What is being asked: For the word "caballus", tally the lines of the data that contain it and give the tally alone.

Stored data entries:
★ ★ ★
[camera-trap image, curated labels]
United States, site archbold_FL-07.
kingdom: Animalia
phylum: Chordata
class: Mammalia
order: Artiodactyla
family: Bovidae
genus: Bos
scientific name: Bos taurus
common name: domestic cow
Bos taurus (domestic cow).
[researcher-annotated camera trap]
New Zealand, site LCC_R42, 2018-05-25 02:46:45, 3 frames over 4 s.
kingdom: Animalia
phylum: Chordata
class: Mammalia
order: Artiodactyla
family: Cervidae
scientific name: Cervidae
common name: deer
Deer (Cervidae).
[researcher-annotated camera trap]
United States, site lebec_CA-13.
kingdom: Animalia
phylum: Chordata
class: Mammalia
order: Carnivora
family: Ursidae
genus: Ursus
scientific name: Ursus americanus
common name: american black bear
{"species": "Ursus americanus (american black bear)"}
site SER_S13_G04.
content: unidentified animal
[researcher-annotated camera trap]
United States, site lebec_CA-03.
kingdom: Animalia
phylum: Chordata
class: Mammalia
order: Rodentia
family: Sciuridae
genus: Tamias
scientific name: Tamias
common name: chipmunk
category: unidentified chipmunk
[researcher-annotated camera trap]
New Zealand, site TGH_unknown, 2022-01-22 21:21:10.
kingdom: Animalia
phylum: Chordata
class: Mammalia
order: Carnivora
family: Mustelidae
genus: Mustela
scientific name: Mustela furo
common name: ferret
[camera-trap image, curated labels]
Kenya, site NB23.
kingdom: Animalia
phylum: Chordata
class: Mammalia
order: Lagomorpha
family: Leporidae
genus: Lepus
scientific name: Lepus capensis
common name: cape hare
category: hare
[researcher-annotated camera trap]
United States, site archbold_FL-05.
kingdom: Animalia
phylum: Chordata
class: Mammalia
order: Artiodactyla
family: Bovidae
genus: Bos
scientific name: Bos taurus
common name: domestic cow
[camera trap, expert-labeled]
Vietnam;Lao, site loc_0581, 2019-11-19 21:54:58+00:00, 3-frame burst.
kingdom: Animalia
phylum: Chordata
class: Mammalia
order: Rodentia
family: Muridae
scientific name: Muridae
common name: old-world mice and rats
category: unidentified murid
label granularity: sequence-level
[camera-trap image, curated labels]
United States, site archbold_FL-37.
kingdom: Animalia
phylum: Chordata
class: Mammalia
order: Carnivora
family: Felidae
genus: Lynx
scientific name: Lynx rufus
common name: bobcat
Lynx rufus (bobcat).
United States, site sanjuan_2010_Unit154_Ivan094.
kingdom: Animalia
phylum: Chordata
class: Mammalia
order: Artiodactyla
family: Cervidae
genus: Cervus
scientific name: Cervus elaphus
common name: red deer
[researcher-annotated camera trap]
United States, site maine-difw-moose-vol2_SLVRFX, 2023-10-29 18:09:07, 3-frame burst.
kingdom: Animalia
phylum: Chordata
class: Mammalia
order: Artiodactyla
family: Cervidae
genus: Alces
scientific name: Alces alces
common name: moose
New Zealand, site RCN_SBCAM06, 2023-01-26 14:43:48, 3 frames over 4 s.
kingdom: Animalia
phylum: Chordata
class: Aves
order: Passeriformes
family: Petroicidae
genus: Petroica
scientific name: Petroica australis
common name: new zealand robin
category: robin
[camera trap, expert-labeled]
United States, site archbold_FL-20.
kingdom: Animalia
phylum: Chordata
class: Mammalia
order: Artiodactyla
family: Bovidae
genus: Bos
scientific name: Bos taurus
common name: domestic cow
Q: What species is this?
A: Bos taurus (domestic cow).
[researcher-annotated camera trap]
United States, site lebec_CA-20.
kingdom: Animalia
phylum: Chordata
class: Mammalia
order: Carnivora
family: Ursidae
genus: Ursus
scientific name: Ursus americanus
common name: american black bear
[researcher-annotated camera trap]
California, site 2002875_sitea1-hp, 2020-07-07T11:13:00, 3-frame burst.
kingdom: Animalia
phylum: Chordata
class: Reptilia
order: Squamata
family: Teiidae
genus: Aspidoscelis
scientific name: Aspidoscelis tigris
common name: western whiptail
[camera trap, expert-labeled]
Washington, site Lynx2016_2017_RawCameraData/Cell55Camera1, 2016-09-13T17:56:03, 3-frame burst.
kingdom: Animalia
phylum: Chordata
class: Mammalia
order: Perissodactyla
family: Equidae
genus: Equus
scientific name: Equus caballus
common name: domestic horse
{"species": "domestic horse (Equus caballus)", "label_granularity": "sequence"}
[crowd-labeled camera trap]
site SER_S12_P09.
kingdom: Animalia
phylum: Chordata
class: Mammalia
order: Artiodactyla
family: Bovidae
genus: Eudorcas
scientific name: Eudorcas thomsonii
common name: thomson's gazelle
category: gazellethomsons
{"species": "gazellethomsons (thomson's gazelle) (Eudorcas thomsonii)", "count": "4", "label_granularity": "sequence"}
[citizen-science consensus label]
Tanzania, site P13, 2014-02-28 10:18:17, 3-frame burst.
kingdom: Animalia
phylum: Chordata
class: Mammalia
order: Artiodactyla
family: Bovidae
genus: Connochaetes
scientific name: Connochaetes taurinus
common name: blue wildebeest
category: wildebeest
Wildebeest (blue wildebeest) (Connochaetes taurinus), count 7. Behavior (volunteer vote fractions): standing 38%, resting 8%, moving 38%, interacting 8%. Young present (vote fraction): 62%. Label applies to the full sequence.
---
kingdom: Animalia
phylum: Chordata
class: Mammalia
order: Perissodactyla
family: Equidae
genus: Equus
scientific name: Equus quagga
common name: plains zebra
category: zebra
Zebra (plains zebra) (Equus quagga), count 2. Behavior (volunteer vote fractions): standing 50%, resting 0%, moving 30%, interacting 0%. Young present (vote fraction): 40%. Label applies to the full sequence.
★ ★ ★
Answer space: 2